The ACLU docs reveal that the US government places travel alerts on people whose data they'd like to look at - without a warrant or formal investigation - and nabs computers, phones, or anything else it wants to search.
The documents published by the ACLU are from its lawsuit on behalf of David House (a legal defense fundraiser for Chelsea Manning).
Mr. House had his devices held, copied and his data was hacked and searched for six months - when coming back to the US from a vacation in November 2010.
The settlement documents reveal that an agent with Homeland Security Investigations (HSI) - an Immigration and Customs Enforcement (ICE) subdivision that is now the second largest law enforcement agency in the United States - entered a “lookout” into a government database called TECS (see the document here), effectively notifying government agents throughout the country that House was wanted for questioning in connection with the Department of Justice’s investigation into Manning and WikiLeaks.
A travel alert, and the border guards take your data for various US government deaprtments to search.
It's as simple as that.
The ACLU maintains that, "the settlement documents demonstrate that the seizure of House’s computer was unrelated to border security or customs enforcement. It was simply an opportunity to conduct a suspicionless search that no court would ever have approved inside the country."
This process has been secret until now.
It is reminiscent of what happened to the husband of reporter Glenn Greenwald recebtly in the UK, when David Miranda was detained, interrogated and his electronic devices were kept.
The UK used an anti-terrorism law to seize Mr. Miranda's electronics in what is being widely regarded as an abuse of the UK laws, and to engage in what is regarded as state-sponsored hacking and search.

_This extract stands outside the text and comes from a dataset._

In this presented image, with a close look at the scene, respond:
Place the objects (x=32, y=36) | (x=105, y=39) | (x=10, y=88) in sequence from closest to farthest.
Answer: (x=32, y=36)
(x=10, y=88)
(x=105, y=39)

In some countries, modifying confiscated devices in any way is either illegal or requires suspicion of serious crime.
House was stopped at Chicago’s O'Hare International Airport coming back from vacation in November 2010.
(...) DHS agents detained House, interrogated him about his political activities and beliefs, and then seized his laptop computer, mobile phone, camera, and USB drive. The agents returned House’s phone after inspecting it, but the government kept the rest of his devices for seven weeks while agents searched his files for evidence.
Even after the government returned House’s physical devices, it continued to actively investigate copies of his files for nearly six more months.
The ACLU releases their lawsuit's documents - including the chain of custody paper - to show what it believes to be a similar abuse of search and seizure laws in the United States.
ACLU also draws a direct line between the Miranda case and what DHS/ICE have done to an estimated 4,957 Americans who have had their electronic devices searched between October 1, 2012 and August 31, 2013, "and an additional 4,898 individuals were subject to electronic device searches the previous year."
Like Mr. Miranda, Mr. House was not charged with any crime.
Americans crossing the border are being searched and their digital media is being seized in the hopes that the government will find something to have them convicted.
I think it’s important for business travelers and people who consider themselves politically inclined to know what dangers they now face in a country where they have no real guarantee of privacy at the border.
Finland-based F-Secure Senior Researcher Jarno Niemelä told ZDnet that when electronics are confiscated, authorities can hack your passwords or file encryption and basically do:
Phone calls, call records, SMS messages and SMS records, email messages, physical location, ability to use device as a listening bug, websites visited (and visit duration), screenshots of user activity, all windows interacted with, all internet connections made, all app usage (and use duration), all files used and deleted, all documents opened, all chatroom conversations, all computer usage sessions, etc.
German researcher Felix "FX" Lindner explained in more direct terms,
However, just imagine I get your phone and computer and put every data point I can find in Maltego.
The secondary and following layers reveal everything, especially if the authority doing it also has the power to go to the central service providers you use (Facebook, Twitter, Google).
The ACLU thinks that crossing a border shouldn't be a loophole by which a US government department can rifle through what's become the repositories for the most intimate and private areas of our lives.
A federal appeals court recently said that the forensic examination of a person’s laptop is so “comprehensive and intrusive” that the government should not be allowed to search such devices at the border without reasonable suspicion of wrongdoing.
But I think that what the ACLU documents show is that we've got a system that's been exploited several steps too far - and suspicion of wrongdoing has fallen victim to "eye of the beholder" syndrome.